» **Extrait à étudier**
==*==

À l’image du monde social réel où quelques-uns gagnent et où la plupart perdent.
Beaucoup
de ces derniers, précisément, se montrent mauvais perdants. Laurent Mucchielli
tient toutefois en réserve à leur intention d’autres propositions pour les dissuader
de semer la perturbation. La plus cocasse est la solution “ politique ”.
Le qualificatif “ politicien ” eût été, comme on va le voir, plus indiqué.
L’une des raisons des “ violences urbaines ” serait le “ déficit
d’offre politique ”. Une formulation aux connotations mercantiles,
en vogue parmi les marchands de sondages que Mucchielli pourfend par ailleurs.
Par chance, le remède réside dans le mal : le comblement dudit déficit pourrait
constituer “ une des voies principales de leur possible prévention ”.
Pour ce faire, il faudrait que “ les forces politiques de gauche ” aident
la jeunesse déshéritée à se constituer en “ acteur politique local d’importance ”.
Ainsi pourrait-elle apprendre à “ exprimer sa révolte légitime autrement
que par la violence ”.
Il
reviendrait donc aux militants du PS, de ce qui subsiste du PCF et d’une LCR passée
de l’extrême gauche antiparlementaire au “ 100 % à gauche ” électoraliste,
secondés par une myriade d’associations noyautées par ces partis (LDH, Attac,
Ras l’Front, etc.), de rééditer ce qui fut tenté et partiellement réussi dans
les années 80. À savoir la récupération de la “ marche des Beurs ”,
dont les participants devaient s’apercevoir par la suite que la gauche au pouvoir
les avait surtout fait marcher, suivie du lancement très médiatisé et cornaqué
depuis l’Élysée de SOS-Racisme avec son slogan (“ Touche pas à mon pote ”)

==*==

» **Enregistrements de données**
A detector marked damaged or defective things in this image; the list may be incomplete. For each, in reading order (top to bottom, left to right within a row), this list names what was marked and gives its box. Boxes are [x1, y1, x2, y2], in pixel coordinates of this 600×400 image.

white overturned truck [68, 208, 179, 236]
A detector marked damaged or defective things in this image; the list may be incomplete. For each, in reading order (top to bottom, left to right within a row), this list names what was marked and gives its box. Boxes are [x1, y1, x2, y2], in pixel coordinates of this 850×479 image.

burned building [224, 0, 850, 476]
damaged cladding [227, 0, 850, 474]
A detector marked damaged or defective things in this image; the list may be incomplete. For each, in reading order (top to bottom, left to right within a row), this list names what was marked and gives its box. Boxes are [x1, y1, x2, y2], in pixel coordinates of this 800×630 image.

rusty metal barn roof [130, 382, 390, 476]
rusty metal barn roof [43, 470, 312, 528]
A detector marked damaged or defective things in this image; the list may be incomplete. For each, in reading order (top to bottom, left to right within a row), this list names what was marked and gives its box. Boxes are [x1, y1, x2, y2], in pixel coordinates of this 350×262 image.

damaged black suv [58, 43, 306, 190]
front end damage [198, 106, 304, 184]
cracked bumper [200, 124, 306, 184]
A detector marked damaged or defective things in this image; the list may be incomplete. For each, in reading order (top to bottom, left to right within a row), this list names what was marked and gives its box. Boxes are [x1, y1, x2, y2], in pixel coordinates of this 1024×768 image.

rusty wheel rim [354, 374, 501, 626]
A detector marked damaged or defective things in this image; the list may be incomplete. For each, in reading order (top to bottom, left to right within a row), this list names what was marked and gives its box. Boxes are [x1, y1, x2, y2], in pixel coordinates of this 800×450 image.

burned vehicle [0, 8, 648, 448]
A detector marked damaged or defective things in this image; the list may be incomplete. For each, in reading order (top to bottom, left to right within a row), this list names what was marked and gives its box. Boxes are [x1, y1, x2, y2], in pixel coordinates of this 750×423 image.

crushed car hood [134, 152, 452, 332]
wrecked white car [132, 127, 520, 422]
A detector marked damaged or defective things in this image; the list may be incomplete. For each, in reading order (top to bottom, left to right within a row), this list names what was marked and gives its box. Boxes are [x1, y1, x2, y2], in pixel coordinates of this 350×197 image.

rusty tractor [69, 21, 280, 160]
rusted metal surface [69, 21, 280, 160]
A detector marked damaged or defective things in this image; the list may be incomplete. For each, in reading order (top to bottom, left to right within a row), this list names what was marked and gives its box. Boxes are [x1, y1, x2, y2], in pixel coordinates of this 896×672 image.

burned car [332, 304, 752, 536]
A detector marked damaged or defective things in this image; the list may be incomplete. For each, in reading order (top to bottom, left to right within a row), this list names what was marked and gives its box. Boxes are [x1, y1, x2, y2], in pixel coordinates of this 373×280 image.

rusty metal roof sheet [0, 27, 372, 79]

==*==

» **Série de tâches**
1. Répondez aux questions suivantes d’après l’extrait.
(a) Quelle solution proposée par Laurent Mucchielli est qualifiée de plus cocasse ?
(b) Quel slogan accompagne le lancement de SOS-Racisme ?
(c) À quelle décennie l’auteur situe-t-il la récupération de la « marche des Beurs » ?
2. Reproduisez textuellement le passage de l’extrait qui commence par « L’une des raisons » et s’achève sur « pourfend par ailleurs. ».
Le listing n’a aucun lien avec l’extrait à étudier.

» **Réponses aux tâches**
1.
(a) La solution « politique ».
(b) « Touche pas à mon pote ».
(c) Les années 80.

2.
L’une des raisons des “ violences urbaines ” serait le “ déficit
d’offre politique ”. Une formulation aux connotations mercantiles,
en vogue parmi les marchands de sondages que Mucchielli pourfend par ailleurs.